## [Short problem]
The required output consists solely of the lines from the line containing "How distantly placed" through the end of the records, copied exactly.

================================

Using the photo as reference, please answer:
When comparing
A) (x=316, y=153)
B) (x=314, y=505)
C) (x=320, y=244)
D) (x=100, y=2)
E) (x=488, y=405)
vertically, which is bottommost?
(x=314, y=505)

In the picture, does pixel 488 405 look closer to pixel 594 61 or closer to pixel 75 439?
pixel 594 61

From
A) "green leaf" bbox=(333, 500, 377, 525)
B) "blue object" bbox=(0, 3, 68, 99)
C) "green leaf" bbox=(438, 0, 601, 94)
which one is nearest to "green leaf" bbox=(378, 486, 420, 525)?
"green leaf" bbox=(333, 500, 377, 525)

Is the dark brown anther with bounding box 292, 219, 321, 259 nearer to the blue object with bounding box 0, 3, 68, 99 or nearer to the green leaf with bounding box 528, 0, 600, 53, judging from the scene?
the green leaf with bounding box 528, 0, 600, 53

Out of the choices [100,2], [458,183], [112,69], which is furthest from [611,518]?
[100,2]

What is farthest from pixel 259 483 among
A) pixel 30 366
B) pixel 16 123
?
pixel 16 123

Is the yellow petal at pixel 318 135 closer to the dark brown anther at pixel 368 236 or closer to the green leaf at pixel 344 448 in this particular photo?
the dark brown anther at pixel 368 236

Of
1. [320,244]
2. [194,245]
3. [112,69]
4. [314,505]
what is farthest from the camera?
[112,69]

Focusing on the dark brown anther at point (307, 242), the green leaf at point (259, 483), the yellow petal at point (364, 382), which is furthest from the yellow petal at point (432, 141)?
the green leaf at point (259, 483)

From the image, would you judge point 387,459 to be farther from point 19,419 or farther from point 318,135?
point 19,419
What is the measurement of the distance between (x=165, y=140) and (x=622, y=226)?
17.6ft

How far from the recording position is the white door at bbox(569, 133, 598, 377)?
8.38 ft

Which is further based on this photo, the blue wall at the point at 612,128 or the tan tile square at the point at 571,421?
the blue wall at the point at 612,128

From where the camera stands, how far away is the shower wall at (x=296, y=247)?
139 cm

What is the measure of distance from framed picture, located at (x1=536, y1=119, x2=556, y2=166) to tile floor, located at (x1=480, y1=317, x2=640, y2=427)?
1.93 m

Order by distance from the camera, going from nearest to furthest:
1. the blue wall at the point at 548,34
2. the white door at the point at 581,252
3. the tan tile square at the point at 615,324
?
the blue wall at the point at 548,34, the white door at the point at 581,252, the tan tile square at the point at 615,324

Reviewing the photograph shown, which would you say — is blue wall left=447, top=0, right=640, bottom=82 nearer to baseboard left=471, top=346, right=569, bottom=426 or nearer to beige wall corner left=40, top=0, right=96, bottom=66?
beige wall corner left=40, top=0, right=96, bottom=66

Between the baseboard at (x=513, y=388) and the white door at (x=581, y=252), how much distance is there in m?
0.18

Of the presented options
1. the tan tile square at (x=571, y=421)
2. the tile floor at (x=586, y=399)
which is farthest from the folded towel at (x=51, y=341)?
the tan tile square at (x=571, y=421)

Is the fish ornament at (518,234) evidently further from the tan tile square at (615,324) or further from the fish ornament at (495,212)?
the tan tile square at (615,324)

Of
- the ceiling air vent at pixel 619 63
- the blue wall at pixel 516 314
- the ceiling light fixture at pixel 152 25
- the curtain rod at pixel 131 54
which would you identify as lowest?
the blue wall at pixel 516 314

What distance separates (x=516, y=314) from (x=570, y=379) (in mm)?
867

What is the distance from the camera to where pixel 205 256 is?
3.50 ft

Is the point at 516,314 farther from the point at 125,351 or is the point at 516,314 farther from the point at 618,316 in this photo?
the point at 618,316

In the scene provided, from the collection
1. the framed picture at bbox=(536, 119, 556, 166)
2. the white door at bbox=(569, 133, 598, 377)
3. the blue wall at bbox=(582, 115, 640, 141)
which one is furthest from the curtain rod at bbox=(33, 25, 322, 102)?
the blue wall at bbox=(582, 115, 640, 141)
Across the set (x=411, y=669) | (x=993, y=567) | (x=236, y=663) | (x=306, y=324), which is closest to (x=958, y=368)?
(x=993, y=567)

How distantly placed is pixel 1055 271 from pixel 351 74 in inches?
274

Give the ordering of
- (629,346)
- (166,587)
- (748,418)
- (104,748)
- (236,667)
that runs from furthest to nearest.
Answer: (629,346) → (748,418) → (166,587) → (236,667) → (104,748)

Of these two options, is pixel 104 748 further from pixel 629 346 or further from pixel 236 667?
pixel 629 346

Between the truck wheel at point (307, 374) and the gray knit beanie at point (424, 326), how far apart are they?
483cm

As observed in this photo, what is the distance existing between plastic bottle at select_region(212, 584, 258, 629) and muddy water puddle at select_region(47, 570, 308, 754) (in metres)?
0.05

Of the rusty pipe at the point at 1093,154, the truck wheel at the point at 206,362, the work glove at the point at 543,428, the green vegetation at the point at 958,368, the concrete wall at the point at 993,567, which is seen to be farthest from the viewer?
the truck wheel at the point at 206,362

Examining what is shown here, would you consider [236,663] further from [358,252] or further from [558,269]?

================================

## [Problem solution]
How distantly placed is pixel 1055 271 from pixel 351 74 in inches?
274

Give the ordering of
- (629,346)
- (166,587)
- (748,418)
- (104,748)
- (236,667)
that runs from furthest to nearest.
Answer: (629,346) → (748,418) → (166,587) → (236,667) → (104,748)

Of these two options, is pixel 104 748 further from pixel 629 346 or further from pixel 236 667?
pixel 629 346

Between the truck wheel at point (307, 374) and the gray knit beanie at point (424, 326), how far apart are they?
483cm

As observed in this photo, what is the distance existing between plastic bottle at select_region(212, 584, 258, 629) and muddy water puddle at select_region(47, 570, 308, 754) (in metres)?
0.05

Of the rusty pipe at the point at 1093,154, the truck wheel at the point at 206,362, the work glove at the point at 543,428, the green vegetation at the point at 958,368, the concrete wall at the point at 993,567, which is seen to be farthest from the viewer?
the truck wheel at the point at 206,362

Examining what is shown here, would you consider [236,663] further from [358,252] or further from [558,269]?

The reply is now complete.